WHAT TO WORK ON: Without copying the images, write out all the entries below verbatim.

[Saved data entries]
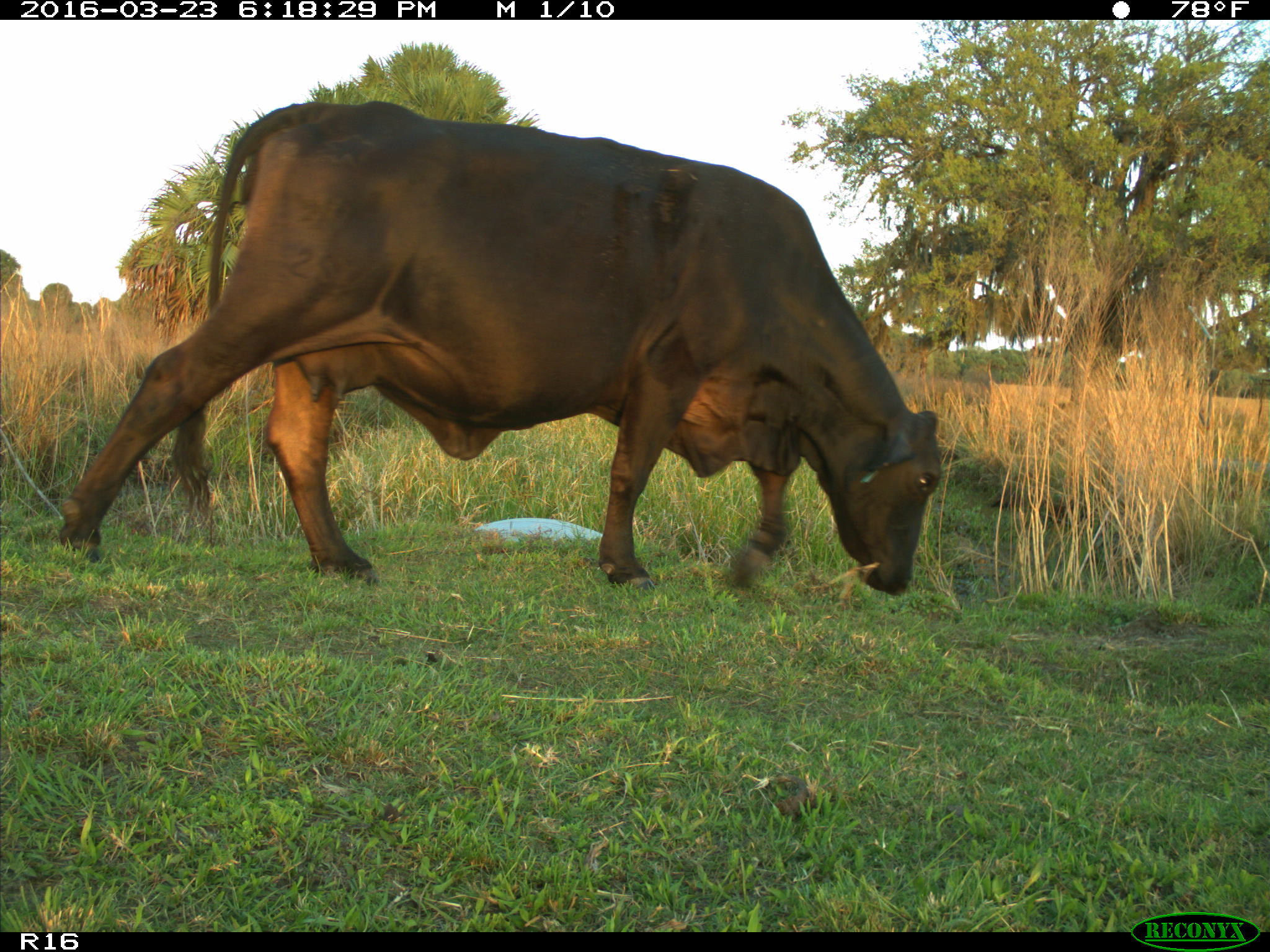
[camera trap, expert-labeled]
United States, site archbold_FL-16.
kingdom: Animalia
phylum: Chordata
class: Mammalia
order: Artiodactyla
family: Bovidae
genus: Bos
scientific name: Bos taurus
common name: domestic cow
Bos taurus (domestic cow).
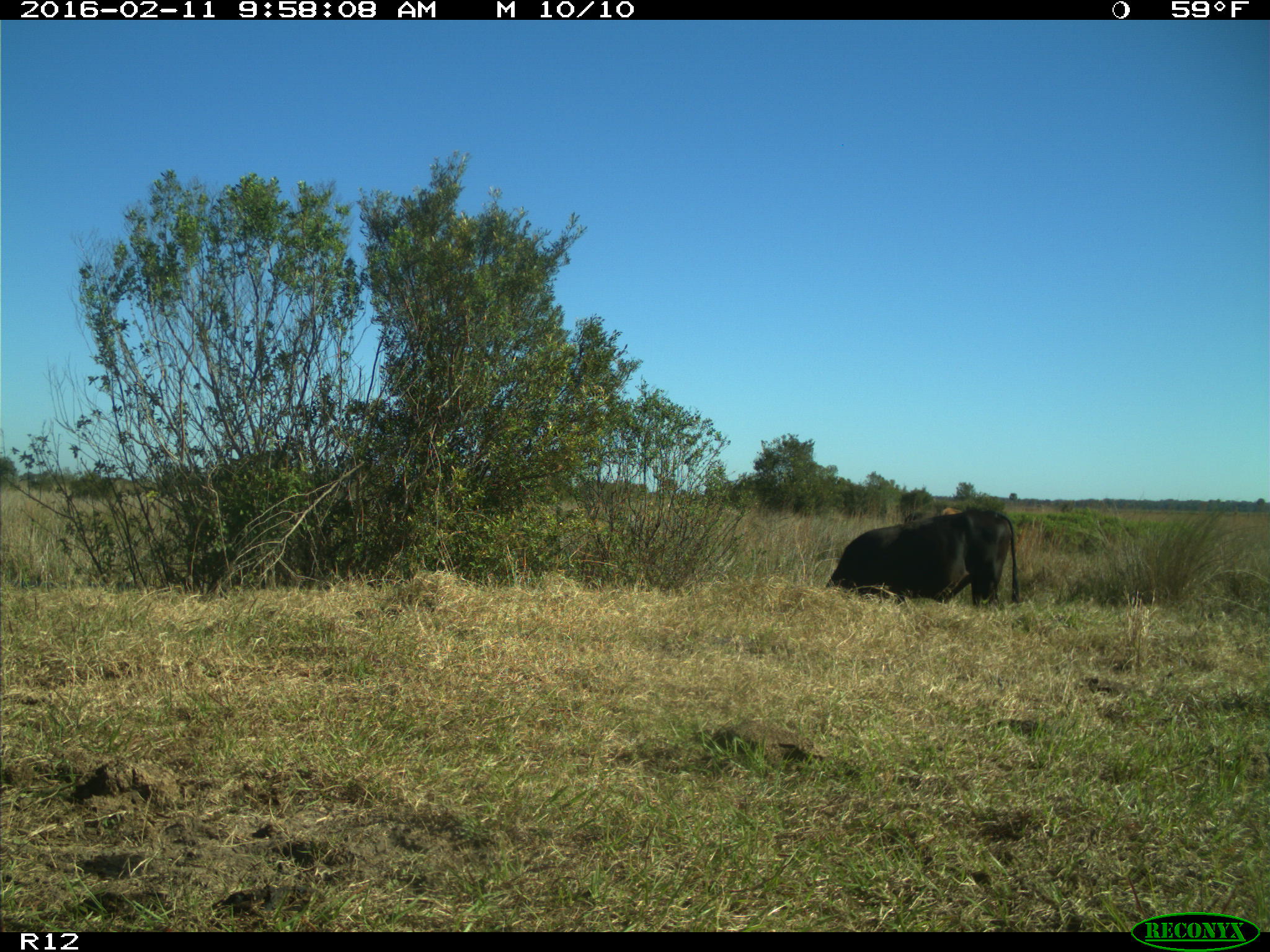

WRITTEN ANSWER:
[camera trap, expert-labeled]
United States, site archbold_FL-16.
kingdom: Animalia
phylum: Chordata
class: Mammalia
order: Artiodactyla
family: Bovidae
genus: Bos
scientific name: Bos taurus
common name: domestic cow
Bos taurus (domestic cow).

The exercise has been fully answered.